◆ **Exercice**
Recopiez intégralement le texte sur la révision de la directive relative aux travailleurs détachés.

La proposition de révision de la directive de la Commission européenne sur les travailleurs détachés ne cesse de diviser ces jours-ci, confirme une source européenne. "Dix pays de l'Europe de l'Est et aujourd'hui le Danemark font front contre le projet", ajoute-elle. La réponse tant attendue de la Commission aux "cartons jaunes" des 11 états qui sera dévoilée début juillet 2016, pourrait modifier le texte de Bruxelles. Précisions.

Si la France lutte avec force contre la fraude au détachement de travailleurs, la Commission européenne aussi, mais en prenant des gants. En reconnaissant, toutefois, ce jeudi 16 juin 2016, qu'elle fait face à 11 pays de l'Europe de l'Est et du Danemark qui font front contre le projet de proposition de révision de la Commission européenne sur les travailleurs détachés.

 

 

"Un clivage clair de 11 Etats"

 

"Avec onze états dont dix de l'Est - Bulgarie, Croatie, Estonie, Hongrie, Lettonie, Lituanie, Pologne, République Tchèque, Roumanie, Slovaquie - et le Danemark, qui ont brandi le carton jaune en mai dernier, cela rend forcément les choses plus difficiles dans les discussions, nous confirme une source européenne. La Commission a reçu des avis motivés de 11 Parlements nationaux. Ces avis représentent 22 voix sur 56, c'est-à-dire que c'est le seuil du carton jaune - procédure permettant de contester une directive -, qui est fixé à 19."

◆ **Extrait de données**
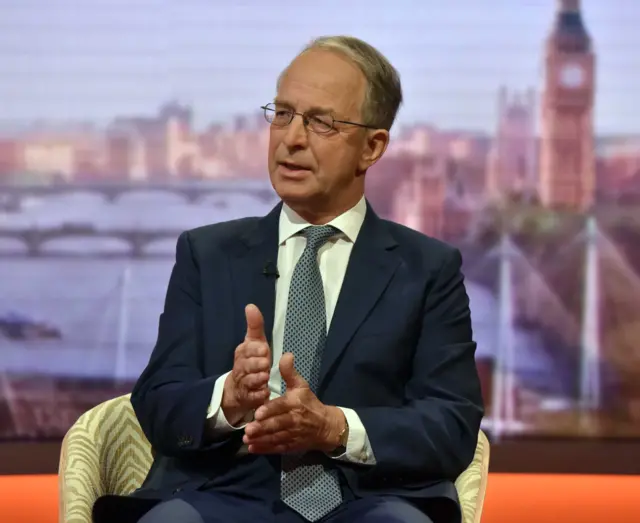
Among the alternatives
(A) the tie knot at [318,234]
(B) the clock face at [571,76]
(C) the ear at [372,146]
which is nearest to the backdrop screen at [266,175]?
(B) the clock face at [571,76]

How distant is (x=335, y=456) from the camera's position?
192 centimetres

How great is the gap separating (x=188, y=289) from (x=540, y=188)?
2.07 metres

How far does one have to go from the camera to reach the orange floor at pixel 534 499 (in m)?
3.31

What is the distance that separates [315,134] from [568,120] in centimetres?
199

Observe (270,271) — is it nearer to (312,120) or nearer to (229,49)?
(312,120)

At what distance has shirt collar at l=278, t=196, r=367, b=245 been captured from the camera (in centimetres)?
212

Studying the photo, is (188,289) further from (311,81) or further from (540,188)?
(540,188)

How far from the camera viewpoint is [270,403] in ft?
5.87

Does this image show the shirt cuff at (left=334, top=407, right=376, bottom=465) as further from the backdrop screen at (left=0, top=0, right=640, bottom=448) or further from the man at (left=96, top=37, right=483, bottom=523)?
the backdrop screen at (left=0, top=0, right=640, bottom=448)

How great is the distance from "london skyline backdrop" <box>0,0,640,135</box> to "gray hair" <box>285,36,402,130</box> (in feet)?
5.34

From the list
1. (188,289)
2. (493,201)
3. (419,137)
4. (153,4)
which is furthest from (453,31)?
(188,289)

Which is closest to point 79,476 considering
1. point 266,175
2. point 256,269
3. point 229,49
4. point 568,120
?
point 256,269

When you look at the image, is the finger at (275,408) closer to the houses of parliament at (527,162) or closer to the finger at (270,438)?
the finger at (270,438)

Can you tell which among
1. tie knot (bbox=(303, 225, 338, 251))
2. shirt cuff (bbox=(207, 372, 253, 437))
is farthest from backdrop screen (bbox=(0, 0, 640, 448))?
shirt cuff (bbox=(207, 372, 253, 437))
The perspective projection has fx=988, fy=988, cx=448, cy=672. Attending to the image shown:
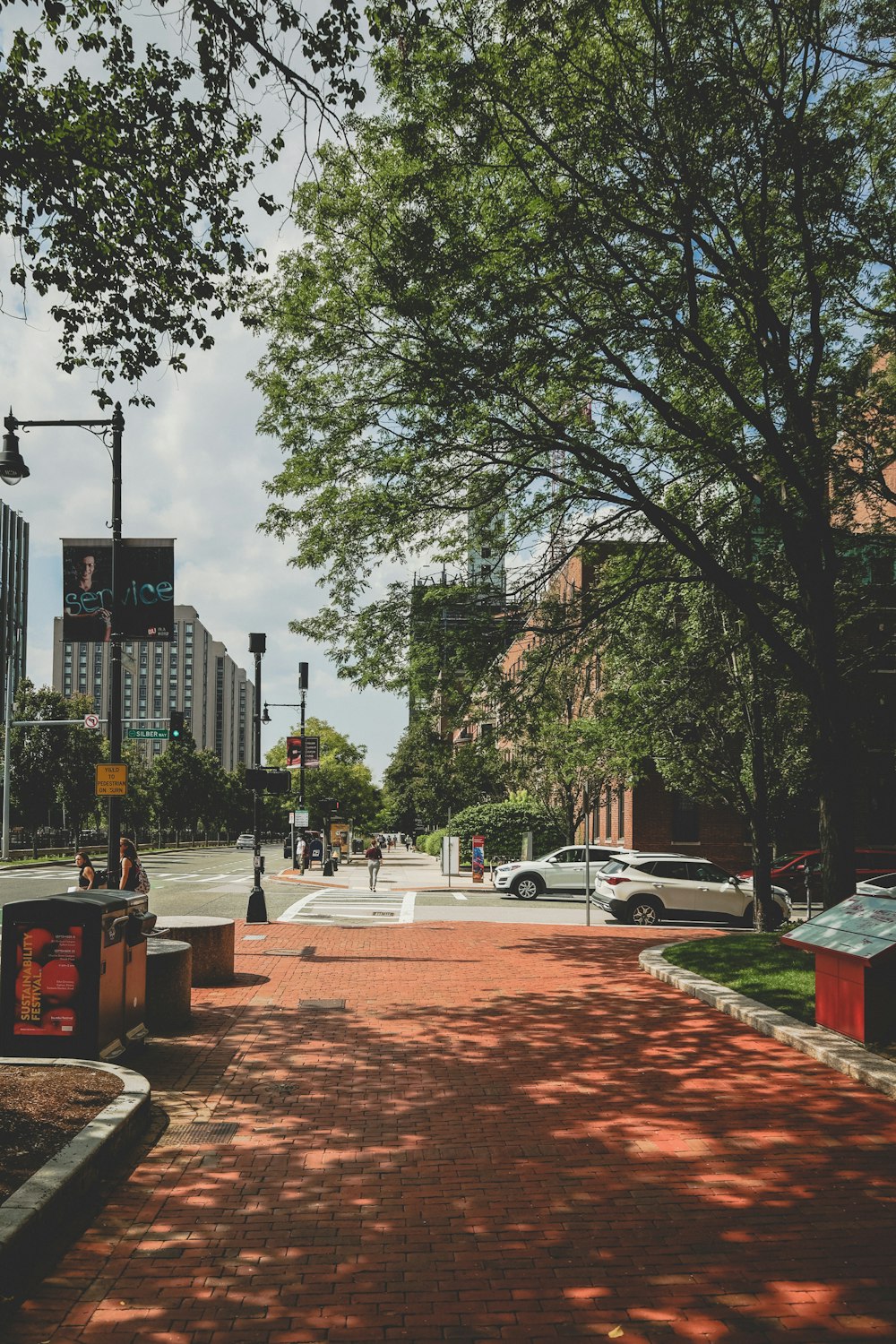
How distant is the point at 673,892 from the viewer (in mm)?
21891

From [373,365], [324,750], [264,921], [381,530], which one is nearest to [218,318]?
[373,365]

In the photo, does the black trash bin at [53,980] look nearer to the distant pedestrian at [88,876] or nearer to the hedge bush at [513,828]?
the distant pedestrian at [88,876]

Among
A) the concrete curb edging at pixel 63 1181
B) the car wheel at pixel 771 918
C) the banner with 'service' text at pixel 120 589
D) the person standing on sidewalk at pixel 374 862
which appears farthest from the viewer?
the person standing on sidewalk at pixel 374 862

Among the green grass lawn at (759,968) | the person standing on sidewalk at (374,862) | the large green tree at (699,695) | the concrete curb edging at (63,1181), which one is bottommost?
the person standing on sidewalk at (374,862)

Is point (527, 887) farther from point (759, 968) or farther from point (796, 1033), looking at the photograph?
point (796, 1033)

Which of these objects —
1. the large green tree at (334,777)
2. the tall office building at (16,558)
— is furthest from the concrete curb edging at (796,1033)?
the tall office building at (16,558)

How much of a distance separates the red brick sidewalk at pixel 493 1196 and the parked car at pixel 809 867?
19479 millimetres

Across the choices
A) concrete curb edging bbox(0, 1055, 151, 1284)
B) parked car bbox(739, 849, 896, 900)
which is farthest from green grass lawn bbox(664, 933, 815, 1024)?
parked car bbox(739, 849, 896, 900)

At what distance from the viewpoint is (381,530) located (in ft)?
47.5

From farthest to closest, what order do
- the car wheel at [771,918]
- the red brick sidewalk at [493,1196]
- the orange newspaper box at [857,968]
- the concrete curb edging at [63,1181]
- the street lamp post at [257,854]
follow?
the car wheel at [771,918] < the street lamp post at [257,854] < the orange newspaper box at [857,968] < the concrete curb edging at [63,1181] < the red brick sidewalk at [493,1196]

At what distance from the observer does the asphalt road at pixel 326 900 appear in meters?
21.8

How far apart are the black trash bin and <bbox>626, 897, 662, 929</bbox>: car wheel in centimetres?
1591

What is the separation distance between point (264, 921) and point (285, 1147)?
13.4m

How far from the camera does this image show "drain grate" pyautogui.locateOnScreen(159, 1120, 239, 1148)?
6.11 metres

◆ **Réponse rédigée**
La proposition de révision de la directive de la Commission européenne sur les travailleurs détachés ne cesse de diviser ces jours-ci, confirme une source européenne. "Dix pays de l'Europe de l'Est et aujourd'hui le Danemark font front contre le projet", ajoute-elle. La réponse tant attendue de la Commission aux "cartons jaunes" des 11 états qui sera dévoilée début juillet 2016, pourrait modifier le texte de Bruxelles. Précisions.

Si la France lutte avec force contre la fraude au détachement de travailleurs, la Commission européenne aussi, mais en prenant des gants. En reconnaissant, toutefois, ce jeudi 16 juin 2016, qu'elle fait face à 11 pays de l'Europe de l'Est et du Danemark qui font front contre le projet de proposition de révision de la Commission européenne sur les travailleurs détachés.

 

 

"Un clivage clair de 11 Etats"

 

"Avec onze états dont dix de l'Est - Bulgarie, Croatie, Estonie, Hongrie, Lettonie, Lituanie, Pologne, République Tchèque, Roumanie, Slovaquie - et le Danemark, qui ont brandi le carton jaune en mai dernier, cela rend forcément les choses plus difficiles dans les discussions, nous confirme une source européenne. La Commission a reçu des avis motivés de 11 Parlements nationaux. Ces avis représentent 22 voix sur 56, c'est-à-dire que c'est le seuil du carton jaune - procédure permettant de contester une directive -, qui est fixé à 19."